[SELECTION]
※ ※ ※

Teaching an AI to solve Sokoban

Sokoban is Japanese for warehouse keeper and a traditional video game. The game is a transportation puzzle, where the player has to push all boxes in the room on the storage locations (targets).

The following algorithms will be implemented. As a comparison for the RL approaches we implement basic search algorithms as

Depth-First-Search
Breadth-First-Search
Best-First-Search
A*
Uniform-Cost-Search

RL approaches will be

AlphaGo approach (MCTS + network)
DQL

Prior Steps

To make the environment running some prior steps may need to be done. Either all or a subset of the following commands need to be run to display the environment.

※ ※ ※

[OBJECTIVE 1] Reproduce every line of the records that follow, without changing a word.
[OBJECTIVE 2] Carry on the Sokoban write-up from the point where it stops.

[DATA EXCERPTS]
※ ※ ※

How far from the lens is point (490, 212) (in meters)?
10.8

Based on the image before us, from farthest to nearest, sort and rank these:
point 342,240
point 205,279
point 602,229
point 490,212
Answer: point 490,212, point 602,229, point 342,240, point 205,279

※ ※ ※

[FINAL RESULT 1]
How far from the lens is point (490, 212) (in meters)?
10.8

Based on the image before us, from farthest to nearest, sort and rank these:
point 342,240
point 205,279
point 602,229
point 490,212
Answer: point 490,212, point 602,229, point 342,240, point 205,279

[FINAL RESULT 2]
> brew install swig
> pip3 install PyOpenGL
> pip3 install pyglet==1.5.11
> pip3 install box2d

In addition, when running on Mac OS Big Sur the file cocoalibs.py needs to be changed by

appkit = cdll.LoadLibrary(util.find_library('AppKit'))                           # remove this 
appkit = cdll.LoadLibrary('/System/Library/Frameworks/AppKit.framework/AppKit')  # add this

as well as lib.py by changing the function find_framework(...) by replacing the body with

return '/System/Library/Frameworks/OpenGL.framework/OpenGL'

3 Environment

The mpSchrader/gym-sokoban repository is being used as an environment to train the agent in.

Action Space

A = {
    0 : "no operation"
    1 : "push up" 
    2 : "push down"
    3 : "push left"
    4 : "push right"
    5 : "move up"
    6 : "move down" 
    7 : "move left" 
    8 : "move right" 
}

Step

observation, reward, done, info = env.step(action)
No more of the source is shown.